5) Merged cells and fancy headers
Description: Cells merged to indicate that one value applies to more than one columns or rows.
Why is it a problem? Merged cells may affect summaries across columns or rows. Furthermore, when importing to another software, only one cell may contain a value, the rest of cells may be blank!
Resolution: Do not merge cells! Merged cells in the body of a table are unforgivable. Sometimes it is useful to merge cells in complex table headers, but this often makes it impossible to directly import the sheet into another software. From data manipulation perspective, table header should be a single row with as many cells as there are columns in the table, each cell should have a unique name compliant with point 1. If you need a complex header with merged cells, add an extra header row with no merged cells (and with unique values) before the first data row, the analyst-friendly table can be then outlined using named range.

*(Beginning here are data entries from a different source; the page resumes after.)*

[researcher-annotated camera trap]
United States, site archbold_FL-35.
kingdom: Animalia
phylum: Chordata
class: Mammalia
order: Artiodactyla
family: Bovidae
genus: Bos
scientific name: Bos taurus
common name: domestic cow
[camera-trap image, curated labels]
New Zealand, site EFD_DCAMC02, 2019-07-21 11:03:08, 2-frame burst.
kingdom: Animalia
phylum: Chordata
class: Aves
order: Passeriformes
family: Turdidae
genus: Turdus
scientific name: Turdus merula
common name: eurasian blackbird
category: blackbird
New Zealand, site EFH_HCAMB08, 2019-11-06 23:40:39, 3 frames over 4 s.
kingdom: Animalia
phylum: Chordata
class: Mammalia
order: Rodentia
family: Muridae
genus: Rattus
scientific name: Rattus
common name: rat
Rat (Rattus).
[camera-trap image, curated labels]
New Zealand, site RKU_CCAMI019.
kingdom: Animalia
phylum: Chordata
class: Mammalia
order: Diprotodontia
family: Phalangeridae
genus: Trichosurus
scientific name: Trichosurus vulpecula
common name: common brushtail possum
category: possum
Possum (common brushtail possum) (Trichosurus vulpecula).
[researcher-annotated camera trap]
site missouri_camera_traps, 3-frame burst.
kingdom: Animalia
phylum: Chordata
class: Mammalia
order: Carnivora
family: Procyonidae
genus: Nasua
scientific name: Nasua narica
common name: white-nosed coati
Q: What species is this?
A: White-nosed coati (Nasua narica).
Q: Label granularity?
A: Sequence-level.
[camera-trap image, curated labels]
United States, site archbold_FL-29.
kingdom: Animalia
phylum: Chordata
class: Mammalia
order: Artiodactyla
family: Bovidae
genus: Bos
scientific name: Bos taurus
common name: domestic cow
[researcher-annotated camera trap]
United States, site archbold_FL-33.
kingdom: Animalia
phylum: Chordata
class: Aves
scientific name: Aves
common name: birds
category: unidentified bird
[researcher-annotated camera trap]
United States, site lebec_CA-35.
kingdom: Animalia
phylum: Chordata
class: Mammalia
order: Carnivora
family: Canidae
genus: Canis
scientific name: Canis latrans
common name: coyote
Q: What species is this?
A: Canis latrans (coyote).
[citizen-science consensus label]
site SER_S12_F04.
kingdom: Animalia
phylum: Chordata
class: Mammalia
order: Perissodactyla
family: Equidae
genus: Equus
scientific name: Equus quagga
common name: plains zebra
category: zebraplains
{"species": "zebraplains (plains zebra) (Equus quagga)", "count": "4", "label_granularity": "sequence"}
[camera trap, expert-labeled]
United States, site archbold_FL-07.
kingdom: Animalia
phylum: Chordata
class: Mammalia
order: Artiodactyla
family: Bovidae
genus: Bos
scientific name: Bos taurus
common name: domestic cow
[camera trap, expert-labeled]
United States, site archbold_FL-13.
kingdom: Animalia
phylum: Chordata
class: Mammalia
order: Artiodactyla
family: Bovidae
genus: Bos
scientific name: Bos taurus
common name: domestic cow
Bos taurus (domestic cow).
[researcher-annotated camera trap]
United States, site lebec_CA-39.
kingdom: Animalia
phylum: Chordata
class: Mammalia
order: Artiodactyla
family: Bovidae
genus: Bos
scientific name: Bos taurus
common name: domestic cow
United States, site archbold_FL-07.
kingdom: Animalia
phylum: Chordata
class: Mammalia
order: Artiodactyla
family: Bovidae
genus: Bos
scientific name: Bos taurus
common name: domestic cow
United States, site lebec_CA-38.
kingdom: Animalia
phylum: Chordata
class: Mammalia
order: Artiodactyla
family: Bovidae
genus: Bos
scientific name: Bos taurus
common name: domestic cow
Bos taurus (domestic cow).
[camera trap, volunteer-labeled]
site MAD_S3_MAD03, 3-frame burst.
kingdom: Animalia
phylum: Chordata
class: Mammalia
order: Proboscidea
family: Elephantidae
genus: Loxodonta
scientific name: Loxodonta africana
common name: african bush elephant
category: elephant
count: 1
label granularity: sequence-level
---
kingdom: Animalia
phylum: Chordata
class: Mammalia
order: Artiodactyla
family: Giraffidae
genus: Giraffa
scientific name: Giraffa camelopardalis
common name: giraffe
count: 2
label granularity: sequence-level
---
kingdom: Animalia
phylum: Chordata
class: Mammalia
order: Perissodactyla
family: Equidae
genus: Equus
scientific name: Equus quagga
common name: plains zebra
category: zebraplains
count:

6) Inconsistent identifiers
Description: Values that identify records in one table differ from values in related tables. In the example with parcels and customers in point 2, values in column customerID in customers table must match values in customerFK in the related rows in parcels table, otherwise there is no way of telling which parcel was sent to which customer.
Why is it a problem? It is obvious. If you want to link two tables based on a column, the values in that columns must match for related rows. This fundamental condition surprisingly often does not hold and is generally very time consuming to fix.
Resolution: There is no resolution other than being more pedantic. Instead of typing values into cells, copy and paste them if possible. Make sure each row in each table has one column (or a set of columns) that uniquely identify the row and values match corresponding values in related tables. Cases when the differences are systematic (e.g. “ID001” in one table links to “001” in another table) can be solved quickly, but non-systematic differences usually require manual editing.

If you follow recommendations outlined in this post, you are on your way from being enslaved by your spreadsheets to let your spreadsheets work for you. However, there are many intricacies to storing data in spreadsheets and you may run into issues specific for your situation. My final recommendation is to adhere to one key principle: separate data from data representation.